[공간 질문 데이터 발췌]
====
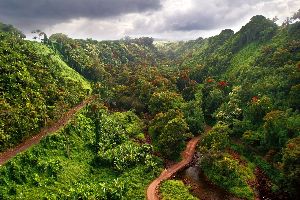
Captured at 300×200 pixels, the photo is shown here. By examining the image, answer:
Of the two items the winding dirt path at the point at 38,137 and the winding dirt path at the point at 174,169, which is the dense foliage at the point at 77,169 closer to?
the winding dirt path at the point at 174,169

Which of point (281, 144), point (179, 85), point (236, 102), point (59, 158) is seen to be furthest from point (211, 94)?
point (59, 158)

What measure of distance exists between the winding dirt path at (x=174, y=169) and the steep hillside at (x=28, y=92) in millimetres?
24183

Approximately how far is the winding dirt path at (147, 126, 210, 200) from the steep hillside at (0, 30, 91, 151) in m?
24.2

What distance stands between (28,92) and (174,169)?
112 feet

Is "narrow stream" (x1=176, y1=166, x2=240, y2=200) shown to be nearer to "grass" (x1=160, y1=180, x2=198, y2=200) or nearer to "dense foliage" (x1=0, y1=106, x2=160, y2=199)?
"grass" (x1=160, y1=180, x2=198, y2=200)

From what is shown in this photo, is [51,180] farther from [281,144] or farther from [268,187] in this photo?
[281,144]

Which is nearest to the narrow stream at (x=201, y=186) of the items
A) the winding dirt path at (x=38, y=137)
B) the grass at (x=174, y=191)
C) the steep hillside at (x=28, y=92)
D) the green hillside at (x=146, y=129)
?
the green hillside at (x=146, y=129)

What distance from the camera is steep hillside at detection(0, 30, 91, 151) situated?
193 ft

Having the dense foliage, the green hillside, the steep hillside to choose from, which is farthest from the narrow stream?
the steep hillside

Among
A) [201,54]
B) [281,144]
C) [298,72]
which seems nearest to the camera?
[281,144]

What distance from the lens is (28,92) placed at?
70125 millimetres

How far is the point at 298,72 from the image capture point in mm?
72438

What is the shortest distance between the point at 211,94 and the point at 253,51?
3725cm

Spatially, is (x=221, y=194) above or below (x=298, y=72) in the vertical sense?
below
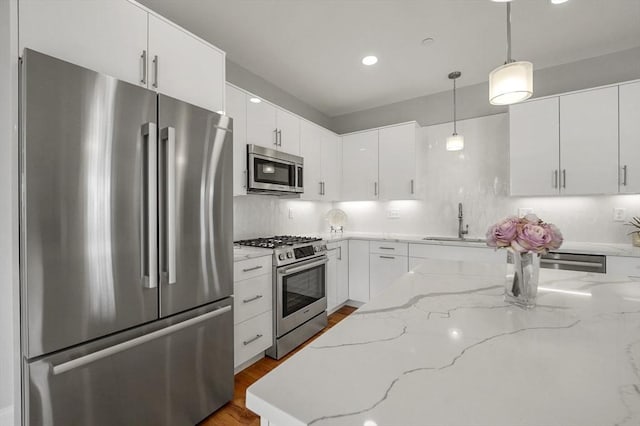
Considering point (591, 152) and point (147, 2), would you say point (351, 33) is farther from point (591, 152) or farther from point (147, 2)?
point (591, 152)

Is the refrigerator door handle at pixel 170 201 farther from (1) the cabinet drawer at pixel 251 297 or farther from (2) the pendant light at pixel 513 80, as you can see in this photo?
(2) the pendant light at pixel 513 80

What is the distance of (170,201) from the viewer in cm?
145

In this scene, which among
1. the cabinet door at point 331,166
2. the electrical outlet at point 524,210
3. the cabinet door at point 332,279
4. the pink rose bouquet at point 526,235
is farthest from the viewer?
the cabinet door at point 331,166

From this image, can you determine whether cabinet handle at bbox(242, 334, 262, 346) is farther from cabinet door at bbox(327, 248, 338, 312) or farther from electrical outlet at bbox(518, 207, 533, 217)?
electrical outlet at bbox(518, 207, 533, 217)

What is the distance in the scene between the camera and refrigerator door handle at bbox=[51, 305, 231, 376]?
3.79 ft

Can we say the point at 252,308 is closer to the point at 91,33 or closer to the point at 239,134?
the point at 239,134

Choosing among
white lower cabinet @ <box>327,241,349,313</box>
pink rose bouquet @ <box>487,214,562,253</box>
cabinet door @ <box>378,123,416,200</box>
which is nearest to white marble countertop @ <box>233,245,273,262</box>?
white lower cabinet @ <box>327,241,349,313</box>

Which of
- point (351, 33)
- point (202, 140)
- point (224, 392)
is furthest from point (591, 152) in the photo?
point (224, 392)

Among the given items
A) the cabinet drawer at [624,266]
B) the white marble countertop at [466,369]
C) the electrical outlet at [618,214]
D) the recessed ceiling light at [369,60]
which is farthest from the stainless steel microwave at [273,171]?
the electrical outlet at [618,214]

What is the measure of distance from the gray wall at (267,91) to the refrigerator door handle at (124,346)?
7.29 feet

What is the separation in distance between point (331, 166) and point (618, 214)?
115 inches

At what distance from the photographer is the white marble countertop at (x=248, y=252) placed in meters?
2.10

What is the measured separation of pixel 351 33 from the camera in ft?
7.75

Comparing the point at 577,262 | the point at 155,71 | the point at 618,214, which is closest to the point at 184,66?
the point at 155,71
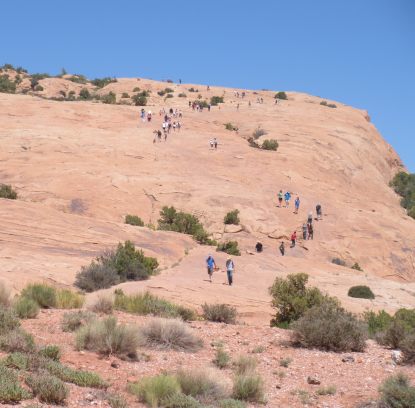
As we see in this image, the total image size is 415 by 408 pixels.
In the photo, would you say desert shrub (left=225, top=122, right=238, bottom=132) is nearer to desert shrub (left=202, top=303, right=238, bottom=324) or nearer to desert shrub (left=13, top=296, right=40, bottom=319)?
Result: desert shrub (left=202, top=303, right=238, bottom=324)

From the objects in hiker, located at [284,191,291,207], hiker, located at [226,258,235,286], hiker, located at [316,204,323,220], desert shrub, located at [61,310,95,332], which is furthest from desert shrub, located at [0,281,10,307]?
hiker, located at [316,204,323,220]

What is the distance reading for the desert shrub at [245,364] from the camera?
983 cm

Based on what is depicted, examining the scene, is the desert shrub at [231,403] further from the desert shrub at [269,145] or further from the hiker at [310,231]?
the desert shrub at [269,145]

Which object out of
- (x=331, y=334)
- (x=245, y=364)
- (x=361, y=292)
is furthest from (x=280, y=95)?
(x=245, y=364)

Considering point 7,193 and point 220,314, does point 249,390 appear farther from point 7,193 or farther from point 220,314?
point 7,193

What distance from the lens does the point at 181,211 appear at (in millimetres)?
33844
====
→ 짧은 과제: "What distance from the lens does" 문구가 들어 있는 줄부터 기록 끝까지의 줄을 다시 쓰십시오. 이때 "lens" 대신 "camera" 표현을 넣어 바꾸고 나머지는 그대로 두십시오.

→ 과제 풀이:
What distance from the camera does the point at 181,211 appear at (in millimetres)?
33844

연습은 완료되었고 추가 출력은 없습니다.